Tiger Style! introduces Philadelphia Asian Performing Artists (PAPA) as a producing organization. The company makes a welcome and overdue addition to Philadelphia’s theater landscape. Unfortunately, Mike Lew's comedy, mired in stereotypes, proves a lackluster choice for launching a theater company.
Albert (Richard Chan) a seething millennial, is resentful of older Chinese like Tzi Chuan (Daniel Kim) who quiz him about his background. "Just because you know my race," he snaps, "doesn't mean you know me."
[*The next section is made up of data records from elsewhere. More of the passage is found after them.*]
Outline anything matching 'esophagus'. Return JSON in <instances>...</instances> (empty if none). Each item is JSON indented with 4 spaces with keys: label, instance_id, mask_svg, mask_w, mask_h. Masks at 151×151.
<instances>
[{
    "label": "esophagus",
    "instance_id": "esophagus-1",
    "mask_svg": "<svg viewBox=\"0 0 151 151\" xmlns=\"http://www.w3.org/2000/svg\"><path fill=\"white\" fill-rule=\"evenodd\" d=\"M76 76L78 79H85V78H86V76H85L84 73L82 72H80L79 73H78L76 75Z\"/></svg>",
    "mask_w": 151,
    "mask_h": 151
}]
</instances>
He's passed over for promotion in favor of his white do-nothing colleague Russ the Bus (Arlen Hancock), because his Chinese boss (Kim) finds the slacker more personable. "We should look out for each other," Albert whines hypocritically, to no avail.
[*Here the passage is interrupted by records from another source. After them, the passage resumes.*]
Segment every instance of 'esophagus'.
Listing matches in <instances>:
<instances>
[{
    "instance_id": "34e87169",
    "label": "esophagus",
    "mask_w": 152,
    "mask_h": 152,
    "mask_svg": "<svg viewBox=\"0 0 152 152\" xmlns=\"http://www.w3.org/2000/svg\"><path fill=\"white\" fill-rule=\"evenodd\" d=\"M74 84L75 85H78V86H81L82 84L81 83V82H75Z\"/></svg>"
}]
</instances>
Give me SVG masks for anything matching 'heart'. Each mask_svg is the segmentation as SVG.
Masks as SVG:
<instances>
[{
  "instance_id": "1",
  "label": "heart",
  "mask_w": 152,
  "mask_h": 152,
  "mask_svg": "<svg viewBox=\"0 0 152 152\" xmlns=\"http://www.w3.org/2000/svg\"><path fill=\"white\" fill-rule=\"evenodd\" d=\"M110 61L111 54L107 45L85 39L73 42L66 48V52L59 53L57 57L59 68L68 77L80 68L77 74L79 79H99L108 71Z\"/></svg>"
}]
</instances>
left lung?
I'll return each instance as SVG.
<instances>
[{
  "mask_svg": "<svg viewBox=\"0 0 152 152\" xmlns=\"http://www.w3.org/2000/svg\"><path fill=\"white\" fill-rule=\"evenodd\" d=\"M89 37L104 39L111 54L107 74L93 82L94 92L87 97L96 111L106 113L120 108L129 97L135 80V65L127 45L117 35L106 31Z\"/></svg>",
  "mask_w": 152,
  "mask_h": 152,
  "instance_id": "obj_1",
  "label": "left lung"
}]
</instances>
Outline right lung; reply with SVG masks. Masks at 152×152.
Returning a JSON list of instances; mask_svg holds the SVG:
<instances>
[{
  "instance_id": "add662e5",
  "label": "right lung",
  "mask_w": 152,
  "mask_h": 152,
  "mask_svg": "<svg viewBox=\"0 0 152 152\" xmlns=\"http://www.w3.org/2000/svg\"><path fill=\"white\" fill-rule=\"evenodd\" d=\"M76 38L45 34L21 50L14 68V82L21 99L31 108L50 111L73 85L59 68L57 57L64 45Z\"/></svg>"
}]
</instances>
His sister Jenny (Stephanie N. Walters) loses her boyfriend. "You can't dump me," she protests. "I'm a doctor!" Reggie (Hancock), another slacker white guy, says she's "awesome on paper, in person exhausting" as he leaves.
The siblings realize their "tiger parenting" upbringing is to blame. Albert reasons, "Yelling at our parents is the only way we can shed our hangups," and off they go.
Careful what you wish for
Jenny wants an "American rom-com" life, and that's what director Jeff Liu's production provides: a loud, superficial, TV-comedy world. Chan's Albert yells like he's in a theater 10 times larger than the intimate Bluver space, and Walters's Jenny is so bouncing-off-the-furniture hyper that her success as a doctor and concert pianist seems impossible.
Despite their strict upbringing, both talk like mall teens obsessed with hip-hop culture: "What the what?" Jenny squeals, doing those hand signals that all the wannabes copy. "Yo yo yo," indeed.
When their parents — Kim and Anita Holland — calmly explain "all that browbeating stops when you get out of school" and absolve themselves of responsibility for their kids' stagnant lives, the brats resolve to move to China on an "Asian Freedom Tour." This second-act tour is where Tiger Style! really jumps the shark.
The Harvard grads expect to "pick up Chinese primordially" but are quickly overwhelmed. Tzi Chuan shows up, claiming the siblings were "tracked through the network of nosy Chinese."
Albert becomes a government hacker working for — wait for it — General Tso (Kim), and Jenny meets a dragon-lady matchmaker (Holland) who, in any other play, would be condemned as a crude stereotype. Success as immigrants in an alien culture proves more difficult than they imagined.
As described, Tiger Style! sounds almost funny, but the production's forced comedy falls flat. Silly sound effects don't help. Neither do non sequiturs such as Jenny's Disney-themed suitcase. Only Kim achieves the tone that could make this thin script work; his delivery, reminiscent of David Letterman's Larry "Bud" Melman, juxtaposes the absurdity that Lew seems to intend instead of stridently amplifying it.
Though these adult-sized children return to the United States having found some perspective and, perhaps, a conscience, their overlong adventure doesn't carry us along. Let's hope that what follows Tiger Style! brings us better, more compelling work from PAPA.